◆ **Your objective**
Copy the rows below verbatim, starting with the line that contains "Relative to where" and going on through the last line of the rows.
------ Records to use ------
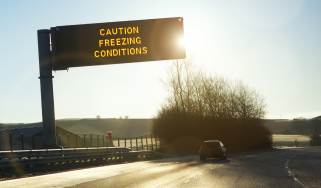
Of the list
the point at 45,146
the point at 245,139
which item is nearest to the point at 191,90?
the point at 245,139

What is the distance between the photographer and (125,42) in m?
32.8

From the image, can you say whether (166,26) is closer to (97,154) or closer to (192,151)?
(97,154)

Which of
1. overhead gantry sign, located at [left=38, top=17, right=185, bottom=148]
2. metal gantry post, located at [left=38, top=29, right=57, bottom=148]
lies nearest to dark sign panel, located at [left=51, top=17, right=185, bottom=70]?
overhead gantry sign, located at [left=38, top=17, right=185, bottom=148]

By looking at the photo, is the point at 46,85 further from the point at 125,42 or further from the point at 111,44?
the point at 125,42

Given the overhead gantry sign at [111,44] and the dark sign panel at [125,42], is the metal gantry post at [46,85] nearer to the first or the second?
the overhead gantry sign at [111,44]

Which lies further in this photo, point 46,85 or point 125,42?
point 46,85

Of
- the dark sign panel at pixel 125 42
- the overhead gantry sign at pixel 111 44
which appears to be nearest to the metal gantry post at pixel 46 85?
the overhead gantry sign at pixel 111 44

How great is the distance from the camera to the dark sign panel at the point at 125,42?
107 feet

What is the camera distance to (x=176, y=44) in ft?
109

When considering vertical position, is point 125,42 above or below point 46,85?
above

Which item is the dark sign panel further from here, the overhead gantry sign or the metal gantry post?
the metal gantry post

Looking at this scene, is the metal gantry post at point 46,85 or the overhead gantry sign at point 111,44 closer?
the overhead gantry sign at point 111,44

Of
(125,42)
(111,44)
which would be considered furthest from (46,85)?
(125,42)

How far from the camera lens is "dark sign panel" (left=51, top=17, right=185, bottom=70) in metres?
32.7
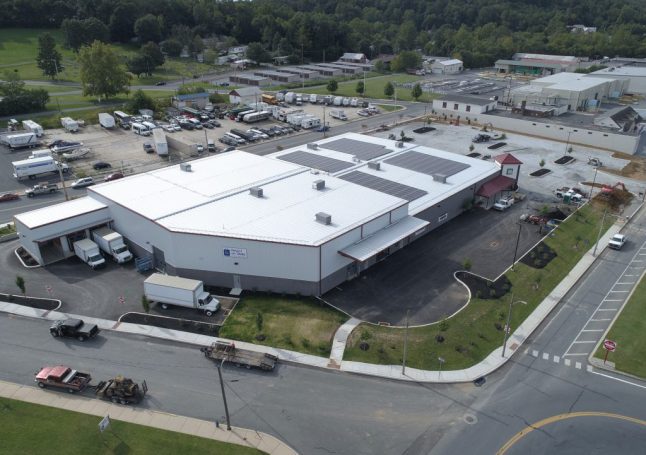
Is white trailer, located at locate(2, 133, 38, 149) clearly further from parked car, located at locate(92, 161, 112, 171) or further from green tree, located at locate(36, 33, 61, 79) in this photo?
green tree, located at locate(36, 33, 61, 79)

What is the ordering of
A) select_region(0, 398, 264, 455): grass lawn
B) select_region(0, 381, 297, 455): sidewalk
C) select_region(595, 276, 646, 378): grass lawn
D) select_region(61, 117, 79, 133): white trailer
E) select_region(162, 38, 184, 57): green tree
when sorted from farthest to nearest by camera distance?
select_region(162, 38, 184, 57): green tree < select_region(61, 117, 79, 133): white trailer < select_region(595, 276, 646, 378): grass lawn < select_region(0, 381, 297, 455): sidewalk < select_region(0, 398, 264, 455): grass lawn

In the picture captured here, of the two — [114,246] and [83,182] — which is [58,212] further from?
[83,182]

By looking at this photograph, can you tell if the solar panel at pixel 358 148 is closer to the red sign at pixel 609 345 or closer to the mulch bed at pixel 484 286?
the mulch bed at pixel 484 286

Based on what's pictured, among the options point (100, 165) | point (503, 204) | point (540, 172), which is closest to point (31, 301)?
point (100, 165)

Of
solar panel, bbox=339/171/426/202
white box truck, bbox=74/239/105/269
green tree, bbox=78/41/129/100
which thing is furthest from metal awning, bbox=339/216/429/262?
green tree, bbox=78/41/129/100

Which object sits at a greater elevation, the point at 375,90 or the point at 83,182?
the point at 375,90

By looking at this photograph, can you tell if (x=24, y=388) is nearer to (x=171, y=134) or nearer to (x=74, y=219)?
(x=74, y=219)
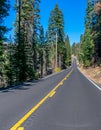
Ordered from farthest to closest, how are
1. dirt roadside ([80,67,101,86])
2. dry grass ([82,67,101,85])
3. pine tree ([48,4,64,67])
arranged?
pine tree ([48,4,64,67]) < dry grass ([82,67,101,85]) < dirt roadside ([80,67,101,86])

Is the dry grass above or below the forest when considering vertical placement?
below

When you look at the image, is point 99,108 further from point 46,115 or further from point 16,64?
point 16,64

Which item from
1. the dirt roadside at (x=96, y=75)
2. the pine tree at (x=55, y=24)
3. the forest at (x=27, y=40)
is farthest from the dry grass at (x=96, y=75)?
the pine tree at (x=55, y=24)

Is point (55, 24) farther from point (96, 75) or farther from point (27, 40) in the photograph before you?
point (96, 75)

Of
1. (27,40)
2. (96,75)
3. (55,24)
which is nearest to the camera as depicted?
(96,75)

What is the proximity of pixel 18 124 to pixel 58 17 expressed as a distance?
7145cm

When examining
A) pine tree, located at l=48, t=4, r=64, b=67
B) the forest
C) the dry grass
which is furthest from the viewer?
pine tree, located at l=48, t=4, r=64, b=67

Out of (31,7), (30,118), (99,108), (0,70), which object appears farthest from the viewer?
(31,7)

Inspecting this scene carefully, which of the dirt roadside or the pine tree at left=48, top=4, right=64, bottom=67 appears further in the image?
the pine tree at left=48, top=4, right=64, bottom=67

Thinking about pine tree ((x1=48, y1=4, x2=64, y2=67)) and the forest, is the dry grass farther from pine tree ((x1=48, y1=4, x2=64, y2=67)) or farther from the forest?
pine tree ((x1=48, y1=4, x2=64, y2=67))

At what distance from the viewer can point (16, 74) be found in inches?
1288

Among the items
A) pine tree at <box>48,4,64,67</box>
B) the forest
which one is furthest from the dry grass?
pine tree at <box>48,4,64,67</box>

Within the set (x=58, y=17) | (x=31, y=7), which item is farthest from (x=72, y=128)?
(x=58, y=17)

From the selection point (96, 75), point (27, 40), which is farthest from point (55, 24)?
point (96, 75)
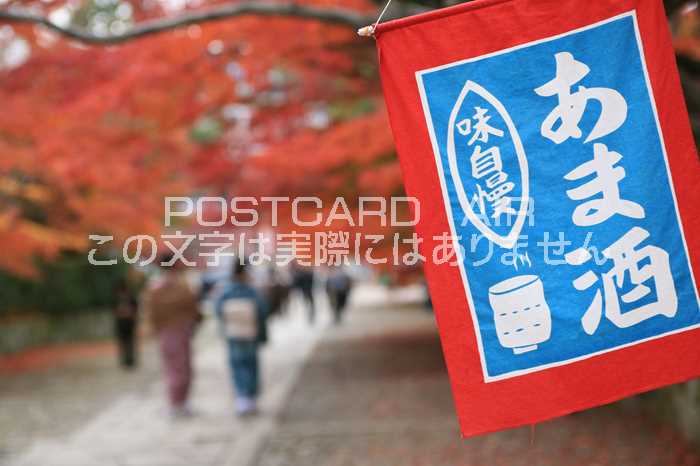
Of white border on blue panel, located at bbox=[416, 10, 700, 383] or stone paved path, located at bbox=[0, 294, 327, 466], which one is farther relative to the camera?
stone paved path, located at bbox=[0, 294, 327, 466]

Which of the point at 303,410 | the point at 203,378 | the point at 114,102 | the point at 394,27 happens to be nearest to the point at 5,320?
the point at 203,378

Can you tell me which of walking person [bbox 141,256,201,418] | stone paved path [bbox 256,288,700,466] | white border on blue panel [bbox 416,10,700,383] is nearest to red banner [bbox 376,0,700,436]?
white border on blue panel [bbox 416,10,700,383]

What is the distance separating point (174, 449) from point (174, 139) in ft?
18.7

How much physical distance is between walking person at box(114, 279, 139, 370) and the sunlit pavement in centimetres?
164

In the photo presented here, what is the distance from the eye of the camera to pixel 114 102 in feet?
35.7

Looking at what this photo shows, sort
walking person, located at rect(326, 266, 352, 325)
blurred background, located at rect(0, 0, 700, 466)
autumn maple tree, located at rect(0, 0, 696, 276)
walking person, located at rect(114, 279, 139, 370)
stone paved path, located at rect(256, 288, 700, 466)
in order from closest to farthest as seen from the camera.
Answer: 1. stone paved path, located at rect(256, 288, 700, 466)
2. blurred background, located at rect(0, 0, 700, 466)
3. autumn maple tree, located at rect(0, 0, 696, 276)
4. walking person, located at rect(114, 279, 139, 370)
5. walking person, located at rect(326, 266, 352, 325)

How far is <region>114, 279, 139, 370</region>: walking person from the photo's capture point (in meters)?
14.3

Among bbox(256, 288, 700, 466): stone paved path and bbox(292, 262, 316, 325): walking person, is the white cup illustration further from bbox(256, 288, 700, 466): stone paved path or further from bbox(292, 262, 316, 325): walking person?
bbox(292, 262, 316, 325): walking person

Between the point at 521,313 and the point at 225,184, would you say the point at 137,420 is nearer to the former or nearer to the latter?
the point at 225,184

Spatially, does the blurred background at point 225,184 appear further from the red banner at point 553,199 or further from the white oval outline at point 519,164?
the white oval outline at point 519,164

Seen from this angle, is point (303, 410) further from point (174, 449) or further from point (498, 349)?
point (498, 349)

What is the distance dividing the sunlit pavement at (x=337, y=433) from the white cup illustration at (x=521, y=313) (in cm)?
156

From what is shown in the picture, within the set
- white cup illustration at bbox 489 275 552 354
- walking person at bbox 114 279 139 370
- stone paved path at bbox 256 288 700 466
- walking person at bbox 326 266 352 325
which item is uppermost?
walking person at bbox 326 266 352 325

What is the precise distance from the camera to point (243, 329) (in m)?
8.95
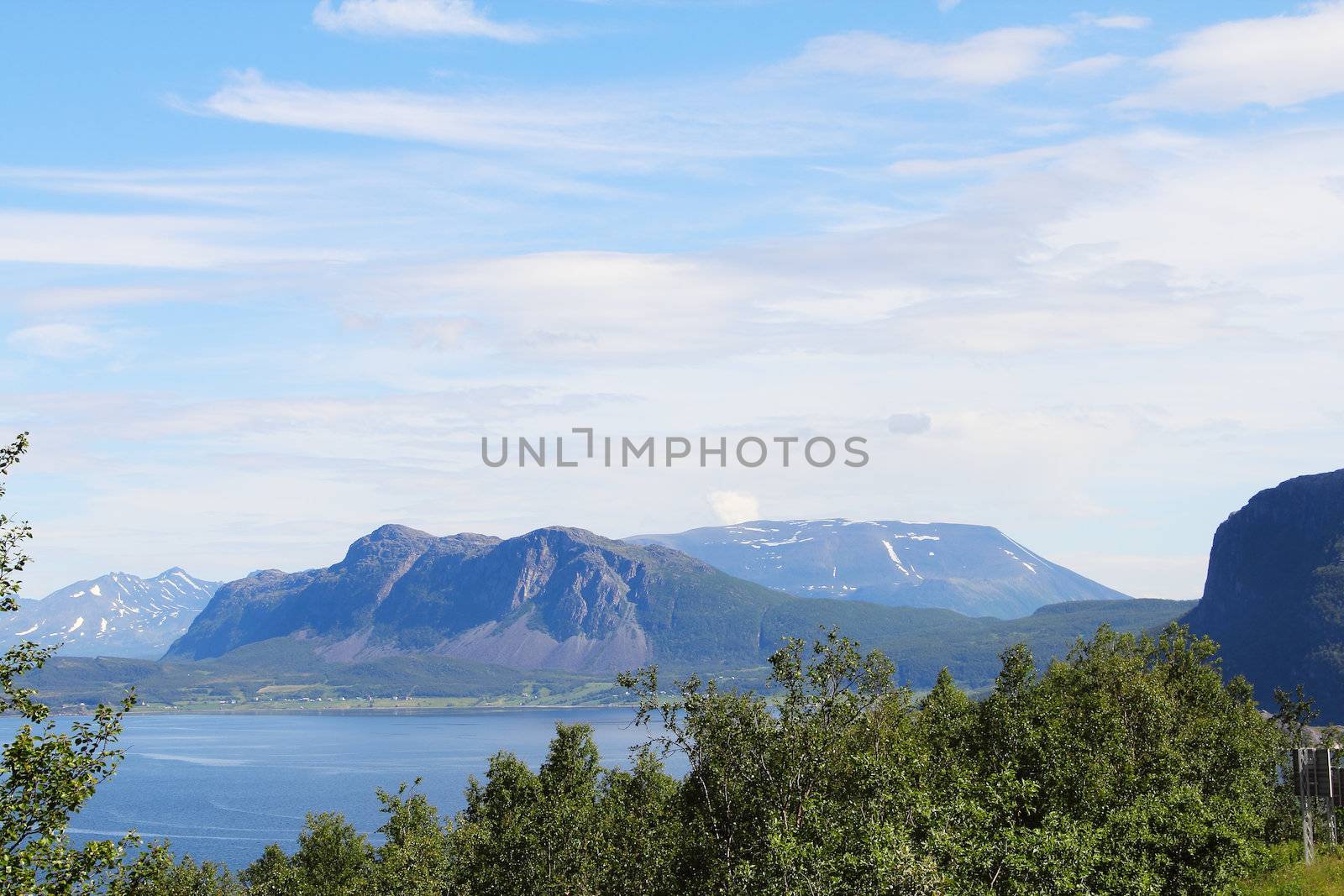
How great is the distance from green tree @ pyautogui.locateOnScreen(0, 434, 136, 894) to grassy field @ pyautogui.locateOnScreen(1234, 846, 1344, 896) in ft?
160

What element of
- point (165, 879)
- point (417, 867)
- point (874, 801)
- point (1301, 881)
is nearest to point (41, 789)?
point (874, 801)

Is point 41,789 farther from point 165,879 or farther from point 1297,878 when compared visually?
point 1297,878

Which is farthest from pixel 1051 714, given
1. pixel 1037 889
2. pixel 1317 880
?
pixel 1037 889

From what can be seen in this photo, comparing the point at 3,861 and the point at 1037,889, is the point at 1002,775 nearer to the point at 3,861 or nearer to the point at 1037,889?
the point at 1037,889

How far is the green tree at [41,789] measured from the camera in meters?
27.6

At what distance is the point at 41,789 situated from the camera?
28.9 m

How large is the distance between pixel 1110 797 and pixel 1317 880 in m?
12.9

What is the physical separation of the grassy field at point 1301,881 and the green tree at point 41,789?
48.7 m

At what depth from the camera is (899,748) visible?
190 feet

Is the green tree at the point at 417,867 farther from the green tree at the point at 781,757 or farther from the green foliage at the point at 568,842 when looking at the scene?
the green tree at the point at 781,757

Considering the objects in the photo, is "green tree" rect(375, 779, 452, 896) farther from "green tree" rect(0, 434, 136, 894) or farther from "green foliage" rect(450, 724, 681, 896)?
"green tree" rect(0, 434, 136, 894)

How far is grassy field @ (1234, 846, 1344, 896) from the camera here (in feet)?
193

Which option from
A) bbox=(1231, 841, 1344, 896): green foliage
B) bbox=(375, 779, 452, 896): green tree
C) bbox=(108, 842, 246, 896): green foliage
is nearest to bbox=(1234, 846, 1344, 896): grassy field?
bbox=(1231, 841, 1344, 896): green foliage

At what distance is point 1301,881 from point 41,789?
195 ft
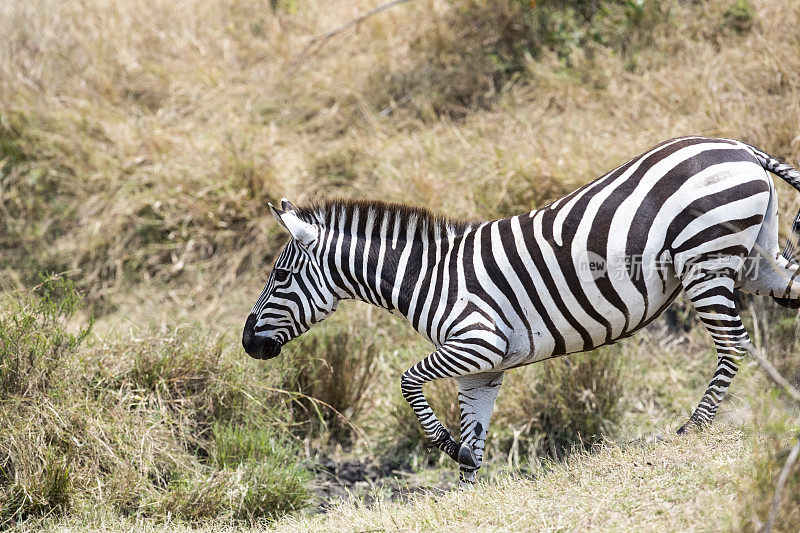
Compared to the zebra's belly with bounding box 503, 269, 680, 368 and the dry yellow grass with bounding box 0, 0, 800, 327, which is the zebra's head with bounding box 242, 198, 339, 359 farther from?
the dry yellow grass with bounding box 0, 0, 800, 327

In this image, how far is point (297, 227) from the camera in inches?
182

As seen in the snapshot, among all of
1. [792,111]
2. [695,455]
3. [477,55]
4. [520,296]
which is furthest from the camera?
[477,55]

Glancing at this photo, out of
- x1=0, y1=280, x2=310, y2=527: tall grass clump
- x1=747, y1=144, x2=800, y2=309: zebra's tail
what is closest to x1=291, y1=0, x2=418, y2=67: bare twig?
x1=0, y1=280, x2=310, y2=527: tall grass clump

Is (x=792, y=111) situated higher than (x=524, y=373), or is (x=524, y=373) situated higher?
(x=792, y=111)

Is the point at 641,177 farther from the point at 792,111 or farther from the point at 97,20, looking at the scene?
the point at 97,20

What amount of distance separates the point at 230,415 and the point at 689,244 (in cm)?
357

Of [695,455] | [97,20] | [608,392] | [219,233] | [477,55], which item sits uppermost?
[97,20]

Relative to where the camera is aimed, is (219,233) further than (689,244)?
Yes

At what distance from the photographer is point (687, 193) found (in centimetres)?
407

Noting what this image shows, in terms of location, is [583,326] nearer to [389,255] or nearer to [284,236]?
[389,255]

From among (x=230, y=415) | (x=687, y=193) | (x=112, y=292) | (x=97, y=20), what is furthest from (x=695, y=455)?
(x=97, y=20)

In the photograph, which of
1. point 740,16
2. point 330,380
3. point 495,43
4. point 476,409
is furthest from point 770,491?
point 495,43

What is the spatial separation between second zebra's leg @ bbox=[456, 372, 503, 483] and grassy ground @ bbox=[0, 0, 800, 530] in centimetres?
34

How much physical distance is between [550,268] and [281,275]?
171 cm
------
◆ **Output for this task**
Relative to where the camera is aimed, is (219,233) further than (689,244)?
Yes

At what distance from the photographer is point (687, 193) found (in centimetres)?
407

Noting what this image shows, in terms of location, is [583,326] nearer to [389,255] or nearer to [284,236]?
[389,255]

From among (x=230, y=415) | (x=687, y=193) | (x=112, y=292) | (x=97, y=20), what is furthest from (x=695, y=455)?
(x=97, y=20)

In the photograph, which of
1. point 740,16
2. point 330,380
3. point 495,43
4. point 476,409
is furthest from point 770,491?
point 495,43

What is the spatial separation between second zebra's leg @ bbox=[456, 372, 503, 483] and grassy ground @ bbox=[0, 0, 800, 530] in centimetres?
34

How much physical distance is between [550,268] and [281,275]?
171 cm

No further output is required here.